* [Exercise prompt]: Copy each of the records below word for word, leaving out the pictures.

* [Information]:

++++++++++++++++++++

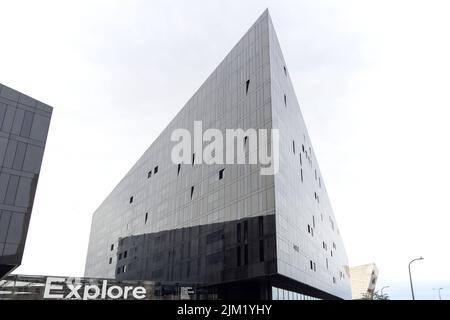 le musée de la ville de liverpool sur le front de mer liverpool merseyside Banque D'Images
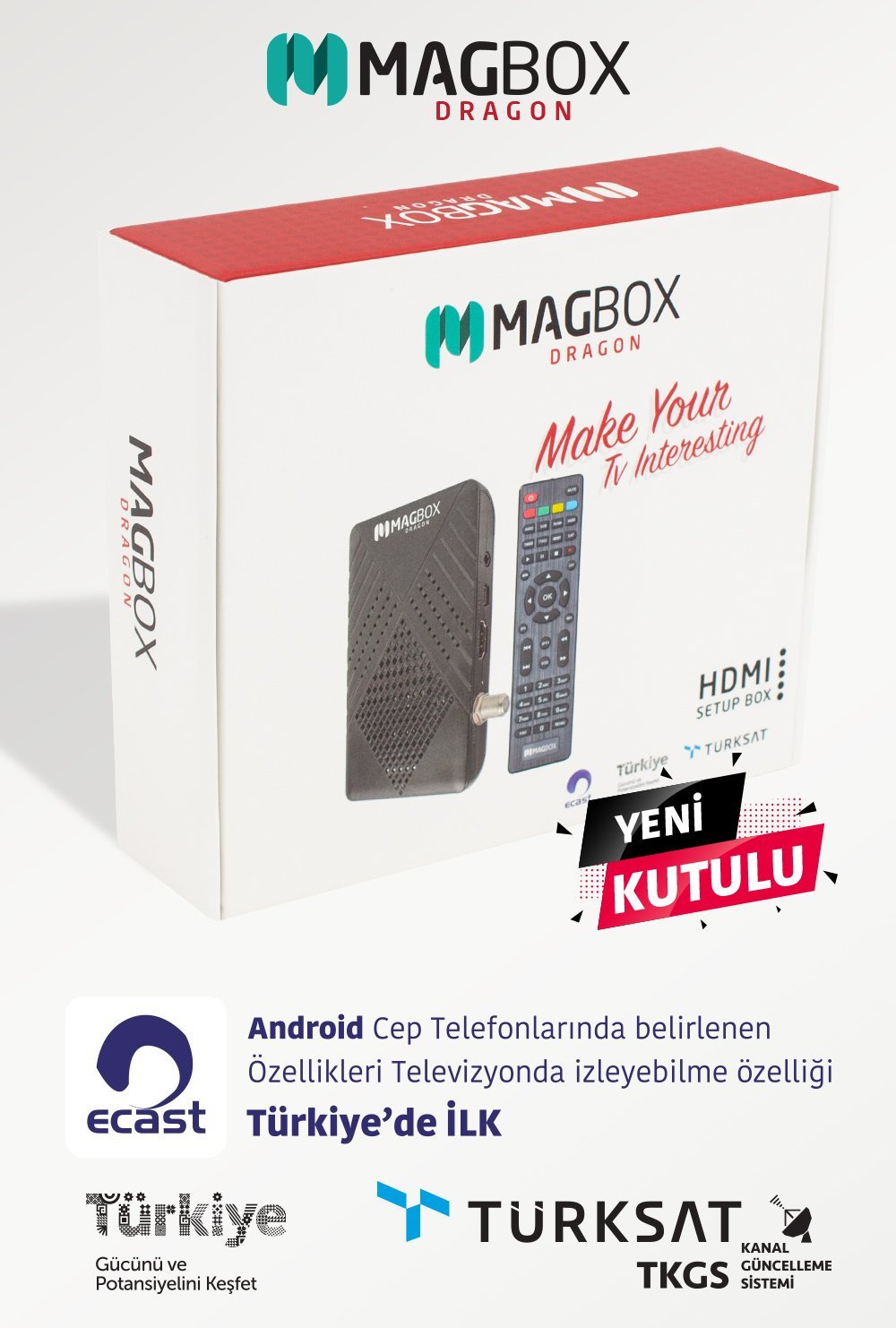 Magbox Dragon Full HD Uydu Alıcısı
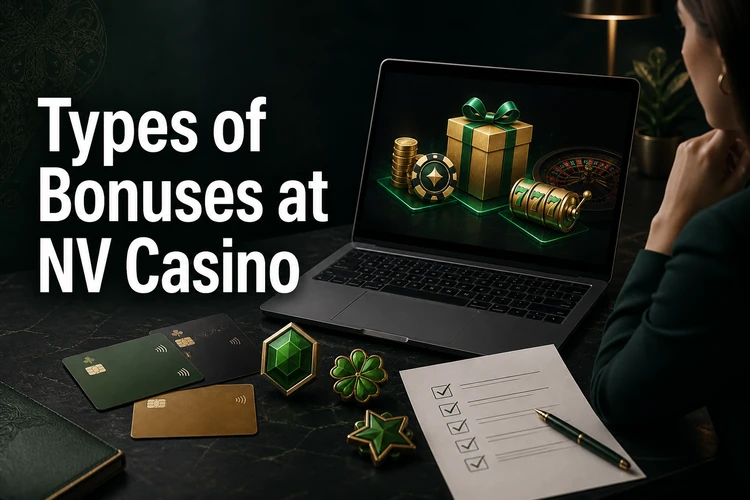 Types of Bonuses at NV Casino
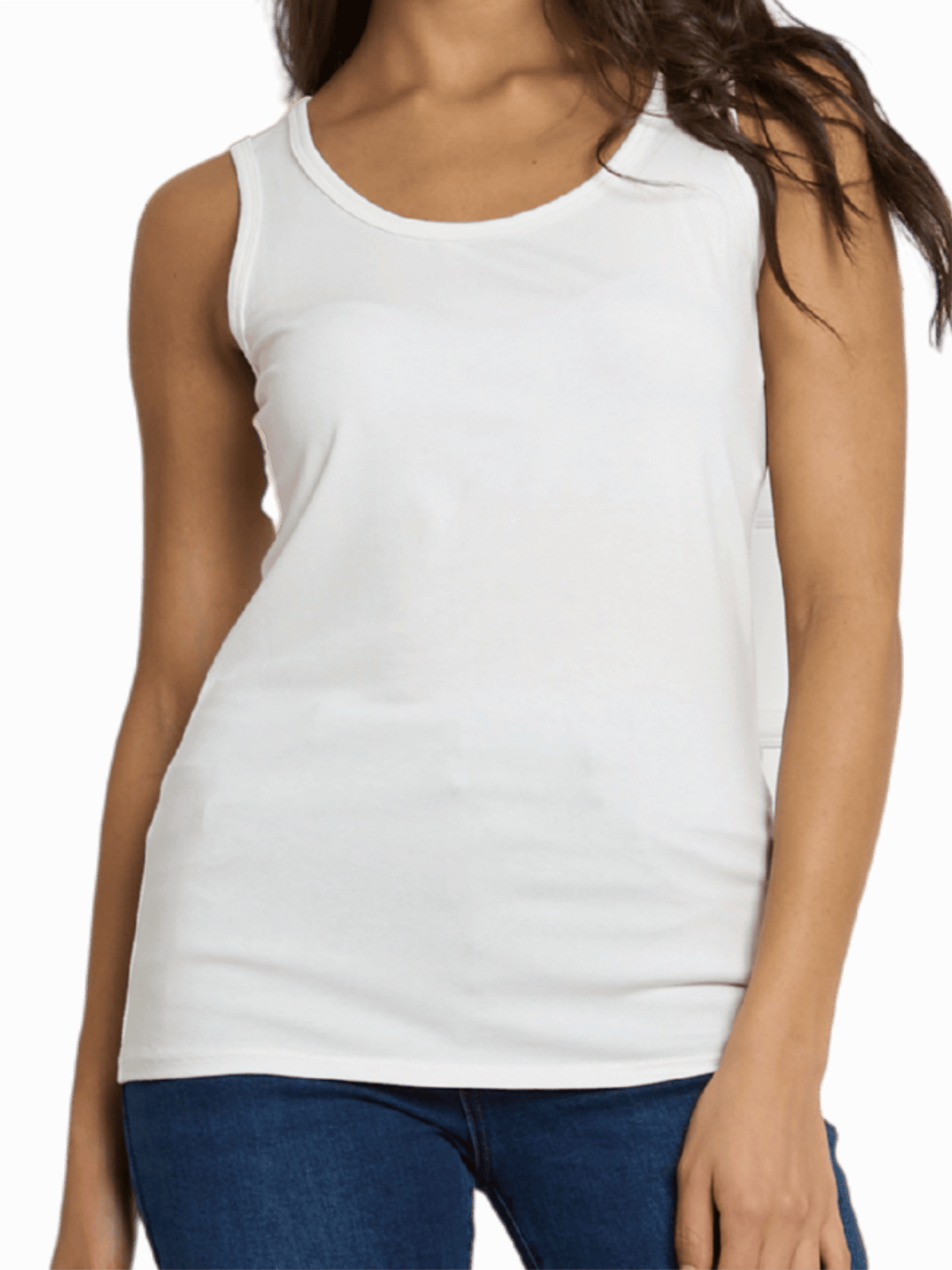 NEW - Camisole blanc crème unie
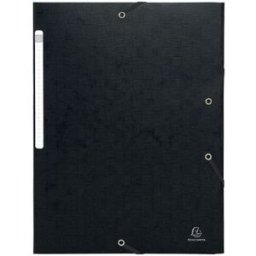 Gummibandsmapp EXACOMPTA 3kl A4 425g sva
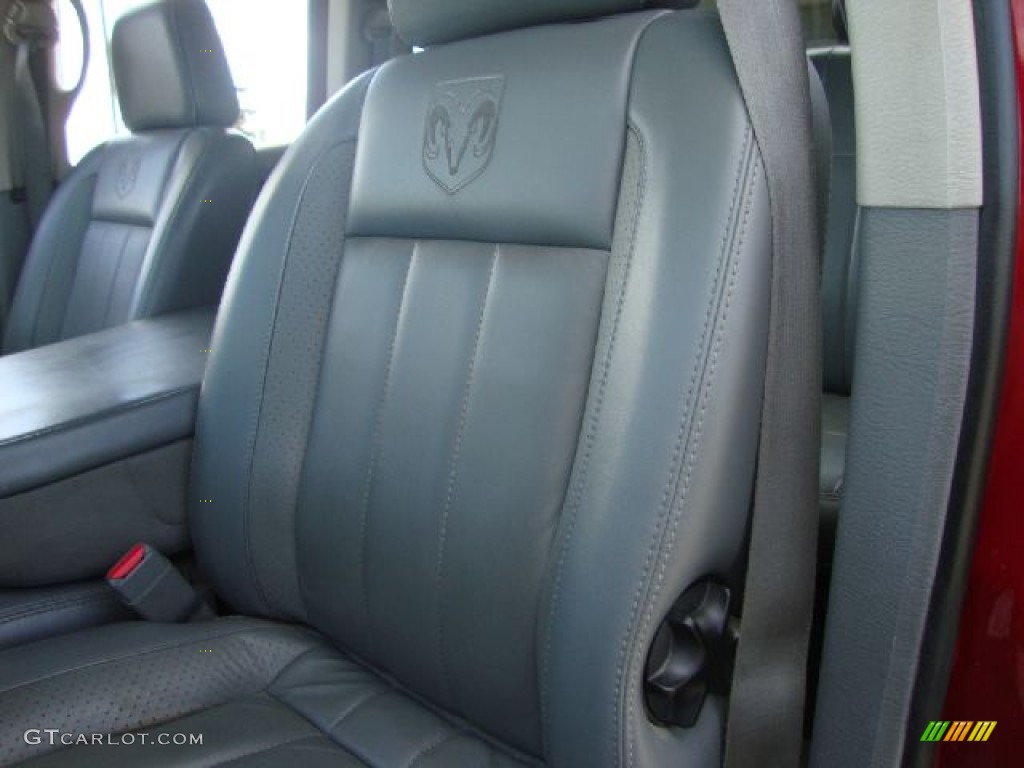 Medium Slate Gray Interior 2007 Dodge Ram 3500 Laramie Quad Cab 4x4 Dually Photo #53339614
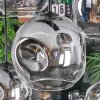 Ripoll Lampadario a sospensione, Lampada a sfera, Lampada a sospensione Chiaro, Grigio fumo, 8-Luci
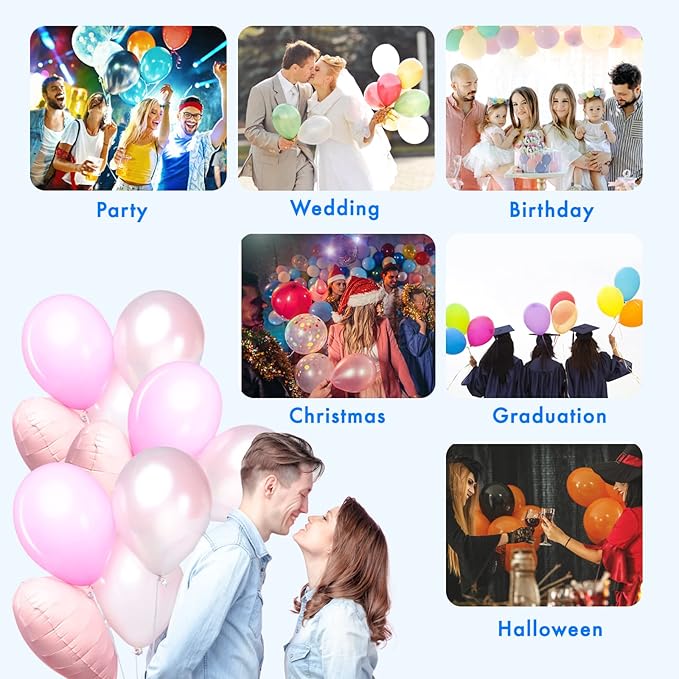 Balloon Pump Electric, SPLAKS Balloons Inflator Air Pump Portable Balloon Blower for Garland Arch, Party Decoration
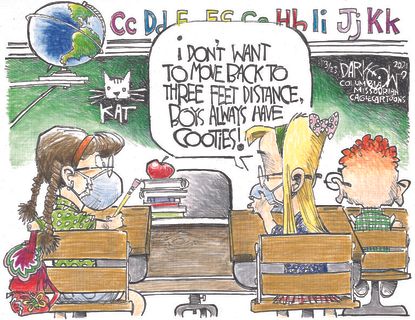 Editorial Cartoon U.S. cdc school social distancing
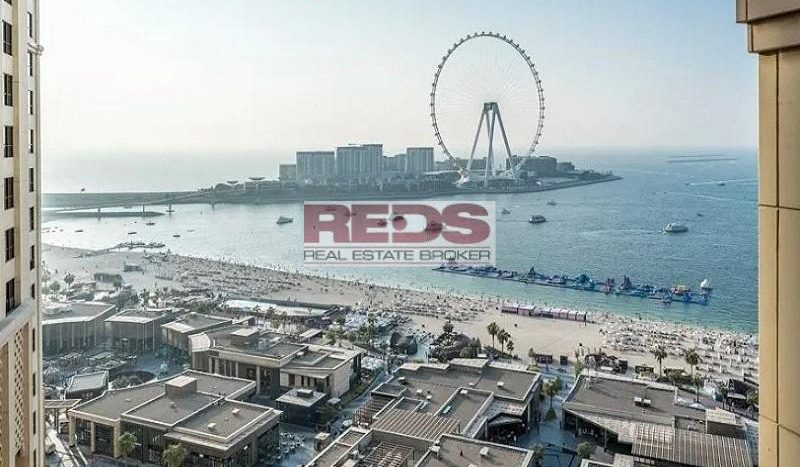 Apartment on Jumeirah Beach Residence, Dubai, 2 bedrooms, 129.6 m2  | Foto 1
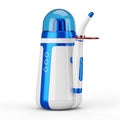 Dental Curing Light and Device with Blue and White Design on White Background LED light Royalty Free Stock Photo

++++++++++++++++++++

* [Exercise response]:
 le musée de la ville de liverpool sur le front de mer liverpool merseyside Banque D'Images
 Magbox Dragon Full HD Uydu Alıcısı
 Types of Bonuses at NV Casino
 NEW - Camisole blanc crème unie
 Gummibandsmapp EXACOMPTA 3kl A4 425g sva
 Medium Slate Gray Interior 2007 Dodge Ram 3500 Laramie Quad Cab 4x4 Dually Photo #53339614
 Ripoll Lampadario a sospensione, Lampada a sfera, Lampada a sospensione Chiaro, Grigio fumo, 8-Luci
 Balloon Pump Electric, SPLAKS Balloons Inflator Air Pump Portable Balloon Blower for Garland Arch, Party Decoration
 Editorial Cartoon U.S. cdc school social distancing
 Apartment on Jumeirah Beach Residence, Dubai, 2 bedrooms, 129.6 m2  | Foto 1
 Dental Curing Light and Device with Blue and White Design on White Background LED light Royalty Free Stock Photo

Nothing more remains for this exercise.